Those of us in Europe have an opportunity to seek change. The European Union is consulting on possible revisions to its current research and innovation programme, Horizon 2020 — the largest single source of scientific grants in the world. Young scientists should make their voices heard and ask for more.

What do we want? To find out, the FENS-Kavli Network of Excellence, an academy of young European neuroscientists I chair, asked more than 300 Europe-based researchers for input. Some of us discussed ways to improve the situation at a workshop organized by the European Research Council (ERC) last month. So, what would it take to create the perfect grant for young scientists?

The first factor is more funds ring-fenced to support individual young and mid-career scientists. There are few opportunities for single-investigator grants in Europe — these are essentially limited to the ERC funding schemes, the budget for which is just 17% of Horizon 2020. With success rates for most European grants very low, this makes it extremely challenging to support an independent research team, especially for early-career scientists. This is not the case in the United States, for example, where the National Institutes of Health devotes more than 30% of its budget for R01 single-investigator grants to support early-career researchers.

However good we are, young researchers in Europe simply cannot compete: short track records, limited experience at coordinating large grants and generally small networks of collaborators bias most — typically multi-investigator — funding schemes towards senior, well-connected principal investigators.

Although popular with many funders, collaborative, multi-investigator funding schemes come with their own difficulties. They often require high levels of management and coordination. Plus, true collaborations cannot always be forced from numerous principal investigators with different priorities. More importantly, owing to their large budgets, there are very few such grants and their success rates often drop below 10%, essentially pushing young scientists out of competition.

The perfect grant to build a successful lab, according to the participants in our survey, would last for about five years, have a budget of about €2 million (US$2.1 million) and support a small number of collaborators — not more than five.

The second factor in a perfect grant relates to the application process. When we asked young scientists to identify their biggest obstacle to carrying out good science, they named the burden not of teaching, but of grant preparation. Young scientists spend a colossal amount of time on this — and they know that much of their effort is wasted.

However good we are, young researchers in europe simply cannot compete.

The ERC grant scheme, for example, is by far the most popular among the young scientists we surveyed — much more popular than national schemes run by the UK Wellcome Trust or the DFG in Germany. But its an application process could be greatly improved. The scheme is billed as two-stage, but for applicants, it has only one. They must simultaneously submit both short (B1, 10 pages) and extended (B2, 15 pages) descriptions of their research plans. After evaluation of the B1 section, about one-third of all applications pass to a full evaluation, which assesses the B2 part. As a result, a significant number of researchers feel that they waste time and effort on something that has at least a 50% chance of not being evaluated. Our analysis suggests that each year, around 62 researcher years are spent on preparing ERC B2 applications that are not evaluated or reused.

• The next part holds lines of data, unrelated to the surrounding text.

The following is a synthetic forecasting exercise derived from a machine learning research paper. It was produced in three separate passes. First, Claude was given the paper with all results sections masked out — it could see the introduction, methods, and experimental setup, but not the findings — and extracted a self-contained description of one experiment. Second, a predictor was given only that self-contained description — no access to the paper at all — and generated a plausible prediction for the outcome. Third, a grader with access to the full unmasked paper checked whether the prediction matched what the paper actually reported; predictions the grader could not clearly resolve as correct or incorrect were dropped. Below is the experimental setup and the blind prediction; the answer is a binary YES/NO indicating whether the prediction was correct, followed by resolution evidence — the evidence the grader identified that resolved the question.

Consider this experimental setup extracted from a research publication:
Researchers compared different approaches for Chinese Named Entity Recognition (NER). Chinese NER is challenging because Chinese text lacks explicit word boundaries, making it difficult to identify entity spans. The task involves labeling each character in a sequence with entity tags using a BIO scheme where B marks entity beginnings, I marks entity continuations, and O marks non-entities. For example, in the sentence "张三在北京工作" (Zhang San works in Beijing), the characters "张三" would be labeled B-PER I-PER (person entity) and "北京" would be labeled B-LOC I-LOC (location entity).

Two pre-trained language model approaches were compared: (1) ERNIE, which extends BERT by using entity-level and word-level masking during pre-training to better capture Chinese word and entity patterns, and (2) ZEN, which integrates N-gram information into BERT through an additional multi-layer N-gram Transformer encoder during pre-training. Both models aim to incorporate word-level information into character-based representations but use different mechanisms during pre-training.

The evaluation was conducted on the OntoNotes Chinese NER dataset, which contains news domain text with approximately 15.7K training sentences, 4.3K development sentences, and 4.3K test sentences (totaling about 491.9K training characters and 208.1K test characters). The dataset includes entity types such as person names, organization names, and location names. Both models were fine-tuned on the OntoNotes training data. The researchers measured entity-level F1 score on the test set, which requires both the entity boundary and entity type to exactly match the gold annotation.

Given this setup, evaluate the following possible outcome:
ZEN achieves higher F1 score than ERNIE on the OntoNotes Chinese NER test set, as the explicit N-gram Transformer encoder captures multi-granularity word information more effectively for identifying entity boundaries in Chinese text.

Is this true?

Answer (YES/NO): YES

(My view is that this time is not entirely futile, because it ensures a deeper understanding of the project, thus increasing chances of success. And many single-stage grant applications are much longer than 15 pages, and offer smaller returns.)

Young scientists are also often dissatisfied with how grant applications are reviewed. This stems from a perception that lengthy and time-consuming applications are not assessed properly. Respondents to our survey said they expected the worst of their reviewers to have spent less than 20% of the time necessary to fully grasp their application, and even the 'best' reviewer was thought to have spent no more than 75% of the necessary time.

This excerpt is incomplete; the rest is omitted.